▸ **Challenge**
Reproduce verbatim every line from the one containing "Looking carefully, would" up to and including the one containing "At what distance", and no other lines.

▸ **Given entries**
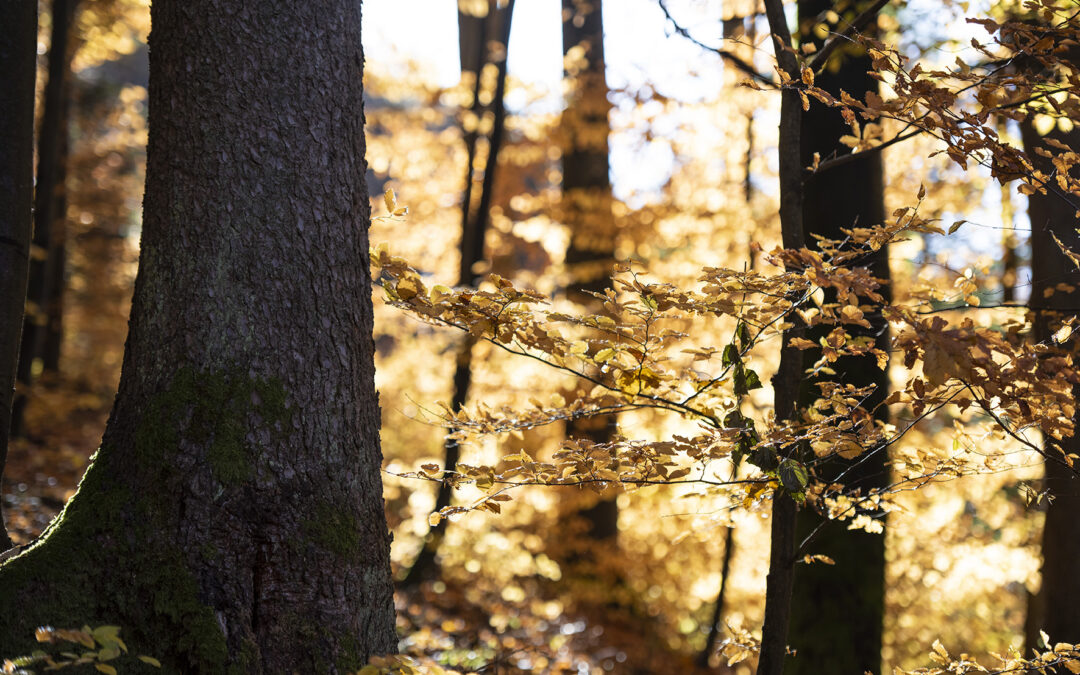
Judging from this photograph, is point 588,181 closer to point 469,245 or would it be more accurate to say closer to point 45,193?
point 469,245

...

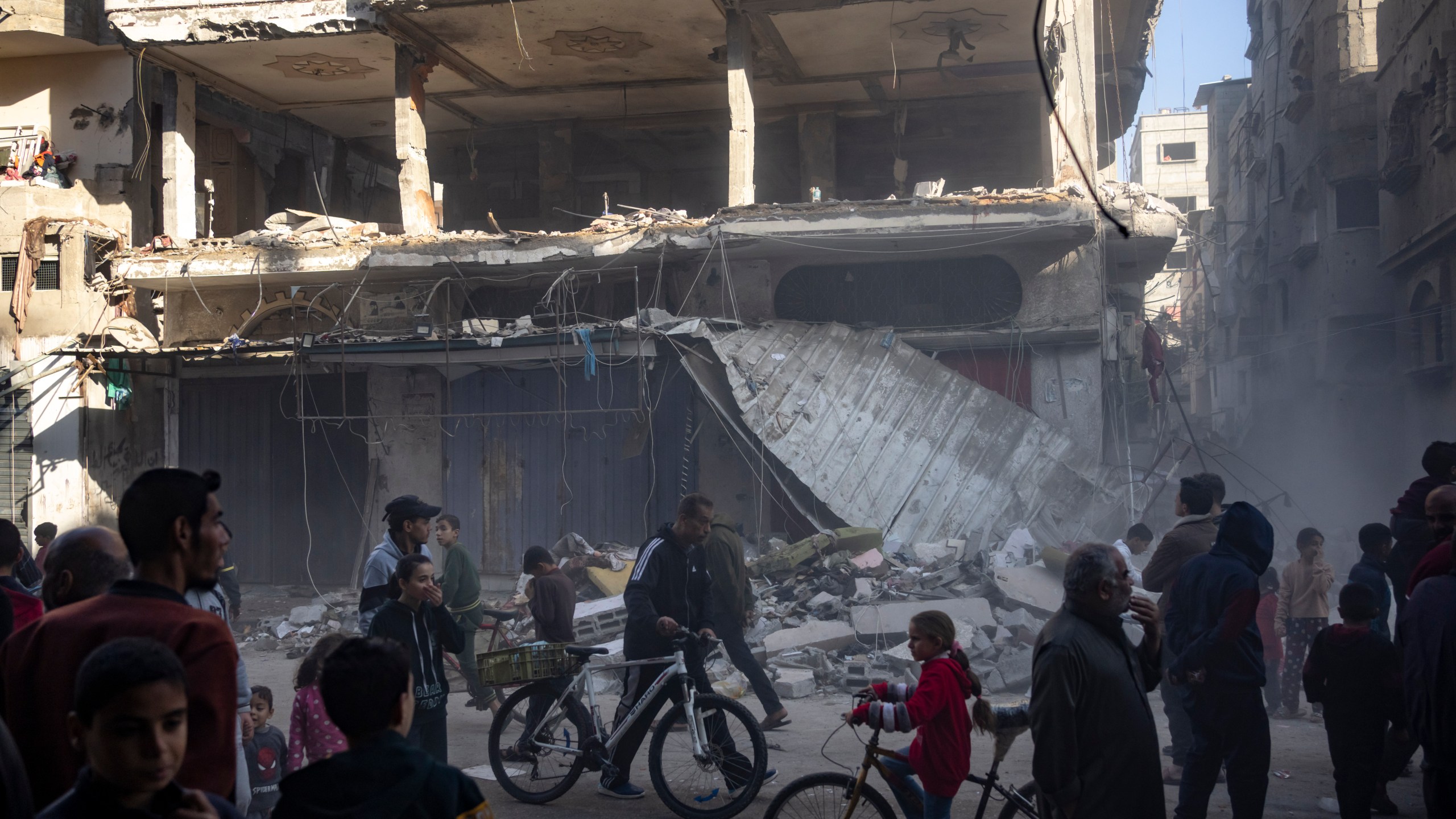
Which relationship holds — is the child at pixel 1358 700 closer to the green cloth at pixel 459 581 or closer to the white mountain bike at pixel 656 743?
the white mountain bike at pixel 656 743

---

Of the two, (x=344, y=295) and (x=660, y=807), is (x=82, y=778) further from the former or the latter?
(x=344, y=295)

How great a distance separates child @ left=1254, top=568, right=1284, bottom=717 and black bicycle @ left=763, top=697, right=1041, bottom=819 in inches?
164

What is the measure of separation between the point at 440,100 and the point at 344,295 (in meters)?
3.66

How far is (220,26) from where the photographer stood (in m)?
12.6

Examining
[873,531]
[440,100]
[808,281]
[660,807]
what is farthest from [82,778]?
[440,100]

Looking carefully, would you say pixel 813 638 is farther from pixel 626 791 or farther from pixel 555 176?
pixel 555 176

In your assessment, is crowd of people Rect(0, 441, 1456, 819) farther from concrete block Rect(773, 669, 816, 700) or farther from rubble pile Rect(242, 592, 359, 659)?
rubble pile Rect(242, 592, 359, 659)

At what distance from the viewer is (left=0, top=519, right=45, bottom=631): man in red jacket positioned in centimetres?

▸ **Worked solution**
Looking carefully, would you say pixel 813 638 is farther from pixel 626 791 or farther from pixel 555 176?
pixel 555 176

In your assessment, is crowd of people Rect(0, 441, 1456, 819) farther from concrete block Rect(773, 669, 816, 700) or farther from rubble pile Rect(242, 592, 359, 659)?
rubble pile Rect(242, 592, 359, 659)

At what distance from the viewer is (left=0, top=519, right=45, bottom=631): man in red jacket positioned in centimetres?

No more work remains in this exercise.